For the Benoits, the worn red and gold balls serve as a touchstone. Each year, when they hang them on the tree, they remember the Christmas they spent on Crete and the simple gifts they exchanged. Inevitably, they talk about returning with their two young sons.

“I don’t know if I thought about it at the time, that this was what we were creating: our first Christmas together,” Michele said. “It was more creating our holiday.”

Dick Atlee of Southwest Harbor spent several years creating what he calls the “ornament of my life” – a 30-foot-long handmade chain made of 1-inch lengths of straw. It evokes fond memories of years spent working at Folklore Village Farm in Wisconsin, and he completed much of it while returning to Wisconsin for the holiday celebration.

“I worked on it while traveling on trains, buses, and eventually planes,” Atlee said. “I could feel people watching and sense the tension of their curiosity, but no one asked.”

Now that it’s finished, many people comment on the “natural” look of the three-dimensional straw chain cascading from branch to branch. Though he likes the tree’s aesthetic, the process of decorating also appeals to him.

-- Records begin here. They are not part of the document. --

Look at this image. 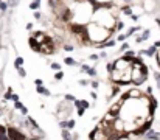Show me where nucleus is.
I'll return each instance as SVG.
<instances>
[{
	"label": "nucleus",
	"mask_w": 160,
	"mask_h": 140,
	"mask_svg": "<svg viewBox=\"0 0 160 140\" xmlns=\"http://www.w3.org/2000/svg\"><path fill=\"white\" fill-rule=\"evenodd\" d=\"M131 79H132L135 84H140V83H143L145 79H146V67L140 62V61H134Z\"/></svg>",
	"instance_id": "f257e3e1"
},
{
	"label": "nucleus",
	"mask_w": 160,
	"mask_h": 140,
	"mask_svg": "<svg viewBox=\"0 0 160 140\" xmlns=\"http://www.w3.org/2000/svg\"><path fill=\"white\" fill-rule=\"evenodd\" d=\"M8 135L11 140H25V135L22 132H19L16 128H8Z\"/></svg>",
	"instance_id": "f03ea898"
},
{
	"label": "nucleus",
	"mask_w": 160,
	"mask_h": 140,
	"mask_svg": "<svg viewBox=\"0 0 160 140\" xmlns=\"http://www.w3.org/2000/svg\"><path fill=\"white\" fill-rule=\"evenodd\" d=\"M151 125H152V120L149 118V120H148V122H146L143 126H138V128L134 131V134H137V135H142V134H145V132H146V131L151 128Z\"/></svg>",
	"instance_id": "7ed1b4c3"
},
{
	"label": "nucleus",
	"mask_w": 160,
	"mask_h": 140,
	"mask_svg": "<svg viewBox=\"0 0 160 140\" xmlns=\"http://www.w3.org/2000/svg\"><path fill=\"white\" fill-rule=\"evenodd\" d=\"M30 45H31V48L36 50V51H41V48H42V44H37L36 37H31V39H30Z\"/></svg>",
	"instance_id": "20e7f679"
},
{
	"label": "nucleus",
	"mask_w": 160,
	"mask_h": 140,
	"mask_svg": "<svg viewBox=\"0 0 160 140\" xmlns=\"http://www.w3.org/2000/svg\"><path fill=\"white\" fill-rule=\"evenodd\" d=\"M146 137H148V138H151V140H160V134H155V132H152V131H151V132H148V134H146Z\"/></svg>",
	"instance_id": "39448f33"
},
{
	"label": "nucleus",
	"mask_w": 160,
	"mask_h": 140,
	"mask_svg": "<svg viewBox=\"0 0 160 140\" xmlns=\"http://www.w3.org/2000/svg\"><path fill=\"white\" fill-rule=\"evenodd\" d=\"M113 45H115V42H113V41L103 42V44H98V47H99V48H104V47H113Z\"/></svg>",
	"instance_id": "423d86ee"
},
{
	"label": "nucleus",
	"mask_w": 160,
	"mask_h": 140,
	"mask_svg": "<svg viewBox=\"0 0 160 140\" xmlns=\"http://www.w3.org/2000/svg\"><path fill=\"white\" fill-rule=\"evenodd\" d=\"M37 92L42 93V95H50V92H48L45 87H42V86H37Z\"/></svg>",
	"instance_id": "0eeeda50"
},
{
	"label": "nucleus",
	"mask_w": 160,
	"mask_h": 140,
	"mask_svg": "<svg viewBox=\"0 0 160 140\" xmlns=\"http://www.w3.org/2000/svg\"><path fill=\"white\" fill-rule=\"evenodd\" d=\"M154 53H155V47H151V48H148V50L143 51V55H148V56H152Z\"/></svg>",
	"instance_id": "6e6552de"
},
{
	"label": "nucleus",
	"mask_w": 160,
	"mask_h": 140,
	"mask_svg": "<svg viewBox=\"0 0 160 140\" xmlns=\"http://www.w3.org/2000/svg\"><path fill=\"white\" fill-rule=\"evenodd\" d=\"M123 58H124L126 61L129 62V61H132V59H134V53H132V51H128V53H126V55H124Z\"/></svg>",
	"instance_id": "1a4fd4ad"
},
{
	"label": "nucleus",
	"mask_w": 160,
	"mask_h": 140,
	"mask_svg": "<svg viewBox=\"0 0 160 140\" xmlns=\"http://www.w3.org/2000/svg\"><path fill=\"white\" fill-rule=\"evenodd\" d=\"M83 67H84V72H87V73H89V75H92V76L96 73V72H95V69H89L87 66H83Z\"/></svg>",
	"instance_id": "9d476101"
},
{
	"label": "nucleus",
	"mask_w": 160,
	"mask_h": 140,
	"mask_svg": "<svg viewBox=\"0 0 160 140\" xmlns=\"http://www.w3.org/2000/svg\"><path fill=\"white\" fill-rule=\"evenodd\" d=\"M62 137H64V140H70V134H68V131H62Z\"/></svg>",
	"instance_id": "9b49d317"
},
{
	"label": "nucleus",
	"mask_w": 160,
	"mask_h": 140,
	"mask_svg": "<svg viewBox=\"0 0 160 140\" xmlns=\"http://www.w3.org/2000/svg\"><path fill=\"white\" fill-rule=\"evenodd\" d=\"M22 64H24V59H22V58H17V59H16V66H17V69H19V66H22Z\"/></svg>",
	"instance_id": "f8f14e48"
},
{
	"label": "nucleus",
	"mask_w": 160,
	"mask_h": 140,
	"mask_svg": "<svg viewBox=\"0 0 160 140\" xmlns=\"http://www.w3.org/2000/svg\"><path fill=\"white\" fill-rule=\"evenodd\" d=\"M65 64H68V66H75V61H73L72 58H67V59H65Z\"/></svg>",
	"instance_id": "ddd939ff"
},
{
	"label": "nucleus",
	"mask_w": 160,
	"mask_h": 140,
	"mask_svg": "<svg viewBox=\"0 0 160 140\" xmlns=\"http://www.w3.org/2000/svg\"><path fill=\"white\" fill-rule=\"evenodd\" d=\"M120 107H121V106H118V104H117V106H112L110 112H112V114H113V112H118V111H120Z\"/></svg>",
	"instance_id": "4468645a"
},
{
	"label": "nucleus",
	"mask_w": 160,
	"mask_h": 140,
	"mask_svg": "<svg viewBox=\"0 0 160 140\" xmlns=\"http://www.w3.org/2000/svg\"><path fill=\"white\" fill-rule=\"evenodd\" d=\"M30 8H31V9H37V8H39V3H37V2H33V3L30 5Z\"/></svg>",
	"instance_id": "2eb2a0df"
},
{
	"label": "nucleus",
	"mask_w": 160,
	"mask_h": 140,
	"mask_svg": "<svg viewBox=\"0 0 160 140\" xmlns=\"http://www.w3.org/2000/svg\"><path fill=\"white\" fill-rule=\"evenodd\" d=\"M154 76H155V81H157V86H158V89H160V75H158V73H155Z\"/></svg>",
	"instance_id": "dca6fc26"
},
{
	"label": "nucleus",
	"mask_w": 160,
	"mask_h": 140,
	"mask_svg": "<svg viewBox=\"0 0 160 140\" xmlns=\"http://www.w3.org/2000/svg\"><path fill=\"white\" fill-rule=\"evenodd\" d=\"M73 126H75V122H73V120H70V122H67V128H68V129H72Z\"/></svg>",
	"instance_id": "f3484780"
},
{
	"label": "nucleus",
	"mask_w": 160,
	"mask_h": 140,
	"mask_svg": "<svg viewBox=\"0 0 160 140\" xmlns=\"http://www.w3.org/2000/svg\"><path fill=\"white\" fill-rule=\"evenodd\" d=\"M51 69H53V70H59V69H61V66L54 62V64H51Z\"/></svg>",
	"instance_id": "a211bd4d"
},
{
	"label": "nucleus",
	"mask_w": 160,
	"mask_h": 140,
	"mask_svg": "<svg viewBox=\"0 0 160 140\" xmlns=\"http://www.w3.org/2000/svg\"><path fill=\"white\" fill-rule=\"evenodd\" d=\"M81 106H83L84 109H87V107H90V104H89L87 101H81Z\"/></svg>",
	"instance_id": "6ab92c4d"
},
{
	"label": "nucleus",
	"mask_w": 160,
	"mask_h": 140,
	"mask_svg": "<svg viewBox=\"0 0 160 140\" xmlns=\"http://www.w3.org/2000/svg\"><path fill=\"white\" fill-rule=\"evenodd\" d=\"M2 135H5V128H3V125H0V137Z\"/></svg>",
	"instance_id": "aec40b11"
},
{
	"label": "nucleus",
	"mask_w": 160,
	"mask_h": 140,
	"mask_svg": "<svg viewBox=\"0 0 160 140\" xmlns=\"http://www.w3.org/2000/svg\"><path fill=\"white\" fill-rule=\"evenodd\" d=\"M84 114V107H78V115H83Z\"/></svg>",
	"instance_id": "412c9836"
},
{
	"label": "nucleus",
	"mask_w": 160,
	"mask_h": 140,
	"mask_svg": "<svg viewBox=\"0 0 160 140\" xmlns=\"http://www.w3.org/2000/svg\"><path fill=\"white\" fill-rule=\"evenodd\" d=\"M19 73H20V76H25V70L20 69V67H19Z\"/></svg>",
	"instance_id": "4be33fe9"
},
{
	"label": "nucleus",
	"mask_w": 160,
	"mask_h": 140,
	"mask_svg": "<svg viewBox=\"0 0 160 140\" xmlns=\"http://www.w3.org/2000/svg\"><path fill=\"white\" fill-rule=\"evenodd\" d=\"M123 11H124V13H126V14H131V8H129V6H126V8H124V9H123Z\"/></svg>",
	"instance_id": "5701e85b"
},
{
	"label": "nucleus",
	"mask_w": 160,
	"mask_h": 140,
	"mask_svg": "<svg viewBox=\"0 0 160 140\" xmlns=\"http://www.w3.org/2000/svg\"><path fill=\"white\" fill-rule=\"evenodd\" d=\"M61 78H62V73L58 72V73H56V79H61Z\"/></svg>",
	"instance_id": "b1692460"
},
{
	"label": "nucleus",
	"mask_w": 160,
	"mask_h": 140,
	"mask_svg": "<svg viewBox=\"0 0 160 140\" xmlns=\"http://www.w3.org/2000/svg\"><path fill=\"white\" fill-rule=\"evenodd\" d=\"M124 39H126V36H124V34H121V36H118V41H124Z\"/></svg>",
	"instance_id": "393cba45"
},
{
	"label": "nucleus",
	"mask_w": 160,
	"mask_h": 140,
	"mask_svg": "<svg viewBox=\"0 0 160 140\" xmlns=\"http://www.w3.org/2000/svg\"><path fill=\"white\" fill-rule=\"evenodd\" d=\"M36 84L37 86H42V79H36Z\"/></svg>",
	"instance_id": "a878e982"
},
{
	"label": "nucleus",
	"mask_w": 160,
	"mask_h": 140,
	"mask_svg": "<svg viewBox=\"0 0 160 140\" xmlns=\"http://www.w3.org/2000/svg\"><path fill=\"white\" fill-rule=\"evenodd\" d=\"M0 140H11L9 137H6V135H2V137H0Z\"/></svg>",
	"instance_id": "bb28decb"
},
{
	"label": "nucleus",
	"mask_w": 160,
	"mask_h": 140,
	"mask_svg": "<svg viewBox=\"0 0 160 140\" xmlns=\"http://www.w3.org/2000/svg\"><path fill=\"white\" fill-rule=\"evenodd\" d=\"M13 100H14V103H16V101H19V96L17 95H13Z\"/></svg>",
	"instance_id": "cd10ccee"
},
{
	"label": "nucleus",
	"mask_w": 160,
	"mask_h": 140,
	"mask_svg": "<svg viewBox=\"0 0 160 140\" xmlns=\"http://www.w3.org/2000/svg\"><path fill=\"white\" fill-rule=\"evenodd\" d=\"M65 98H67V100H70V101H73V100H75V98H73V96H72V95H67V96H65Z\"/></svg>",
	"instance_id": "c85d7f7f"
},
{
	"label": "nucleus",
	"mask_w": 160,
	"mask_h": 140,
	"mask_svg": "<svg viewBox=\"0 0 160 140\" xmlns=\"http://www.w3.org/2000/svg\"><path fill=\"white\" fill-rule=\"evenodd\" d=\"M17 2H19V0H9V3H11L13 6H14V3H17Z\"/></svg>",
	"instance_id": "c756f323"
},
{
	"label": "nucleus",
	"mask_w": 160,
	"mask_h": 140,
	"mask_svg": "<svg viewBox=\"0 0 160 140\" xmlns=\"http://www.w3.org/2000/svg\"><path fill=\"white\" fill-rule=\"evenodd\" d=\"M157 24H158V25H160V20H158V19H157Z\"/></svg>",
	"instance_id": "7c9ffc66"
},
{
	"label": "nucleus",
	"mask_w": 160,
	"mask_h": 140,
	"mask_svg": "<svg viewBox=\"0 0 160 140\" xmlns=\"http://www.w3.org/2000/svg\"><path fill=\"white\" fill-rule=\"evenodd\" d=\"M34 2H37V3H39V2H41V0H34Z\"/></svg>",
	"instance_id": "2f4dec72"
}]
</instances>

“There is the sensory act of putting [the chain] on the tree,” he said, “hooking the old plastic lard bucket to my belt and beginning the slow, on-chairs downward spiral rotation around the tree, feeding out the chain, looking for the right branch tips to create a graceful pattern, using only enough chain to keep a gentle curve between branches, and trying to avoiding letting a loop hang out of the bucket, which starts a sudden and rapid emptying of the bucket as the chain ‘pours’ out onto the floor.”

Though it wasn’t such a time-consuming effort, the most memorable ornament for Molly Woodsum of Winterport also was made by hand. Woodsum had gathered her daughters together to make crafty decorations – embroidered ornaments and the like. Her daughter Carrie Edwards, who now lives in Carlsbad, Calif., wanted no part of that, so she took a pair of green and orange striped polyester knee socks and made a tiny stocking.

“We laugh every year getting out this little funny stocking,” Woodsum recalled. “Carrie wanted to do her own little thing.”

At the Bradson home in Orono, the family does their own little thing with an old German tradition. John, Roberta and their daughters Amelia, Julia and Catherine hide a glass pickle among the branches of their Christmas tree, just like Roberta’s mother did when she was growing up. Except her daughters give it a twist.

“We have way too many ornaments for our tree, but we unwrap them all to find the pickle,” Amelia, 16, explained. “Whoever finds the pickle hides the pickle. Sometimes we don’t even know the pickle is on the tree.”

That’s because sometimes, it isn’t. As the tradition goes, whoever finds the pickle ornament gets a small gift. But in the Bradson household, whoever finds the pickle hides it again. It has turned up on a kitchen windowsill, on a potted palm and on the back of the television set. They’ve broken a few pickles over the years, but they always find a new one.

“It’s the only ornament I’d say we feel endeared to,” Roberta Bradson said.

“Whenever we go and buy new ornaments, we try to find something like the pickle,” Amelia added.

They may find something similar, but nothing will take the place of the pickle – and all the memories built around it.